START Text section
Until the first of five Cottonwood novels was published, Billy had no idea that I was writing about our boyhood adventures together. When we launched the Cottonwood Summer book tour in Owosso, Billy’s older sister Betty, on whom the Cottonwood character, Queenie, is based, came to one of my book signings. I hadn’t seen her for years.

She bought copies for herself and for Billy, whom she told me was retired and living in Mesa, Arizona. I wrote a warm inscription in his book, and Betty sent it to him.

After a couple of weeks, she called to ask him how he liked the book. He said he’d really enjoyed it. Then she asked, “Did you recognize any of the characters?”

When he said no, she ordered him to get his book and read the first page. Queenie was like that, you know.

Here’s what I had written there:

From Cottonwood Summer, Chapter One, The Adventures Begin.

There, sitting in my swing, was a strange-looking boy that I had never seen before. He was about my size and, as I would learn later, almost exactly my age. His thick hair, matching the color of his black eyes, was butched short and his skin was heavily tanned. Immense ears framed his owl-like face.

The over-sized, olive drab army cap perched rakishly above his left eyebrow signaled a cocky demeanor. A tee shirt of alternating maroon and dirty yellow stripes was tucked carelessly into crumpled tan cotton shorts. Several passes of an adult-length, brown leather belt embossed with bucking broncos and branding irons encircled his waist.

But the most dramatic element of his fashion statement was the floppy pair of canvas infantry leggings, surplus from the Great War, I guessed, which if fully laced would have extended upward, well past his knees. Two scuffed brown work shoes, in need of new soles and strings, poked out from under his doughboy specials.
Billy Curtis wore that exact same uniform every day for first three years that I knew him. When Billy read it again, he recognized himself and suddenly realized he was the star of the Cottonwood series.

And from that moment on, his personality changed radically.

Two weeks later, I called him. We hadn’t spoken to each other in over 40 years. His wife Joyce, whom I had never met, answered the phone. When I asked if Billy were there, Joyce said, “Yes, Billy’s here. But I need to talk to you -- first!” I was slightly taken aback, but I was also curious about what she was going to say.
END Text section
START Supplied data
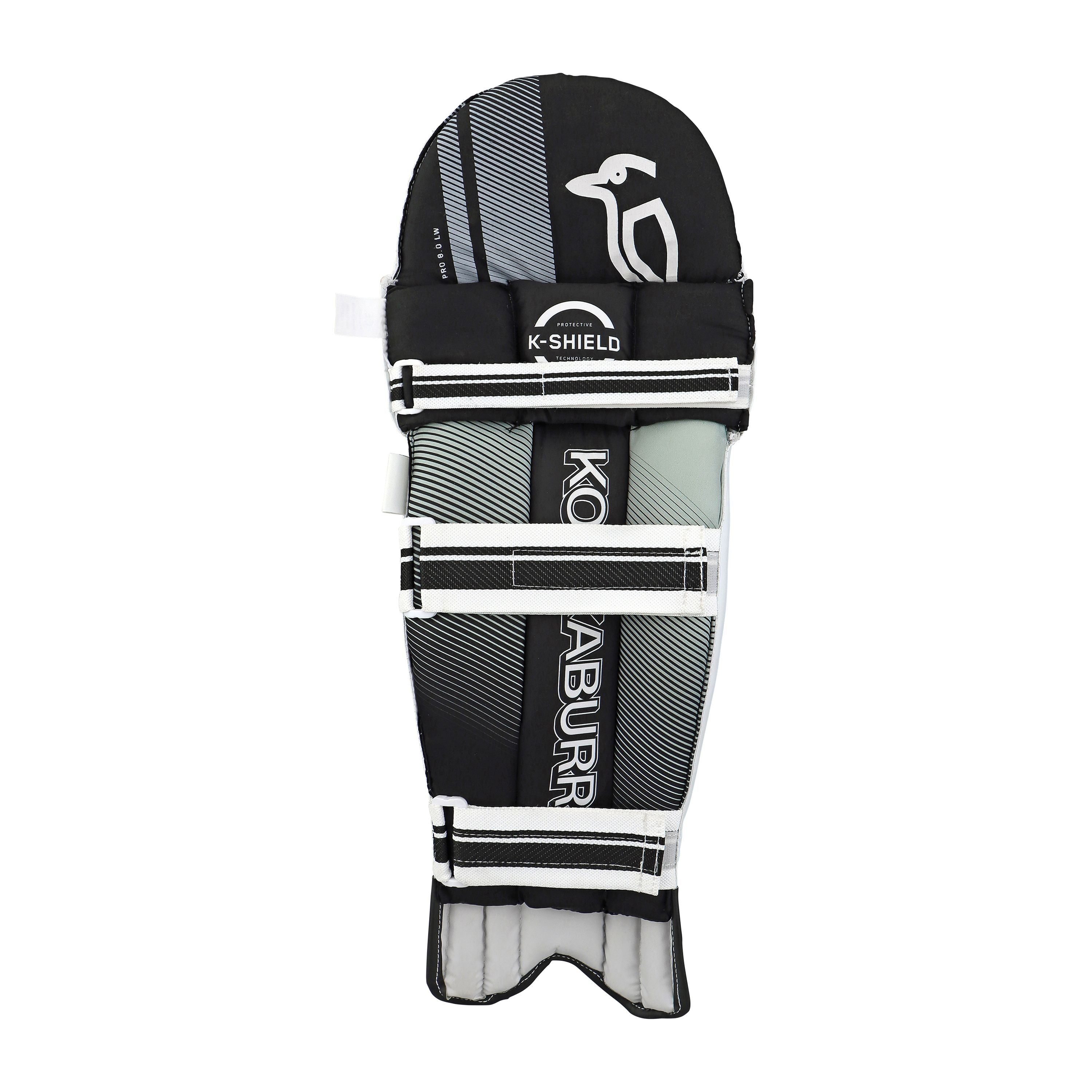 Kookaburra Pro 8.0 Lightweight Ambi Batting Pads - The Cricket & Football Warehouse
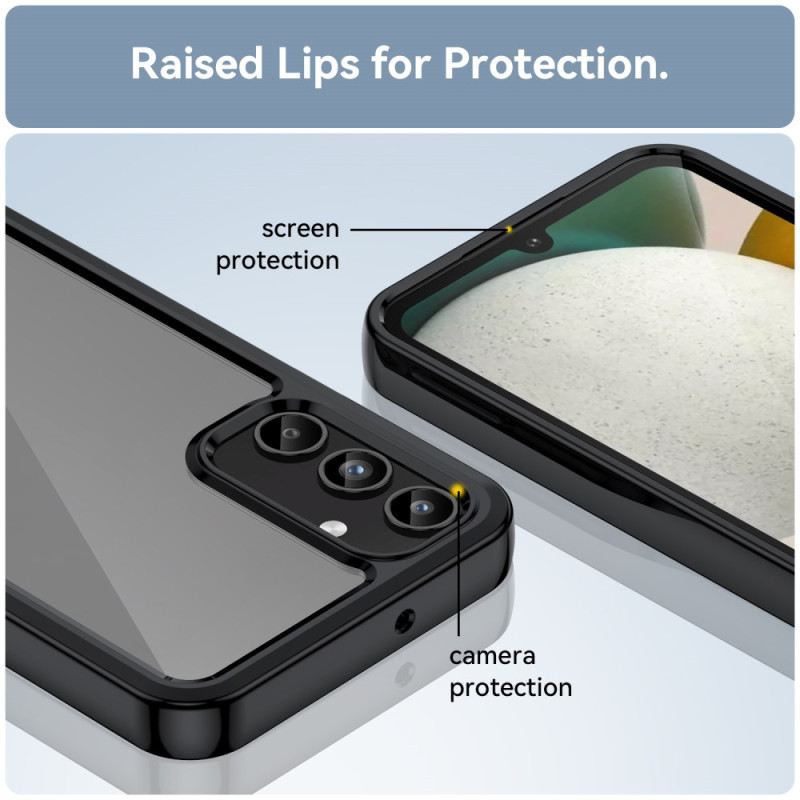 Mobiltelefon Tokok Samsung Galaxy A15 5g Esésgátló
END Supplied data
### Apply what you read
**1)** According to the Cottonwood excerpt, where was Billy living after he retired?
**2)** Quote the passage of the Cottonwood excerpt that begins with the words containing "Until the first" and ends with "that, you know.".
The listing comes from a source separate from the Cottonwood excerpt.

### Solutions per task
**1)** Mesa, Arizona.

**2)**
Until the first of five Cottonwood novels was published, Billy had no idea that I was writing about our boyhood adventures together. When we launched the Cottonwood Summer book tour in Owosso, Billy’s older sister Betty, on whom the Cottonwood character, Queenie, is based, came to one of my book signings. I hadn’t seen her for years.

She bought copies for herself and for Billy, whom she told me was retired and living in Mesa, Arizona. I wrote a warm inscription in his book, and Betty sent it to him.

After a couple of weeks, she called to ask him how he liked the book. He said he’d really enjoyed it. Then she asked, “Did you recognize any of the characters?”

When he said no, she ordered him to get his book and read the first page. Queenie was like that, you know.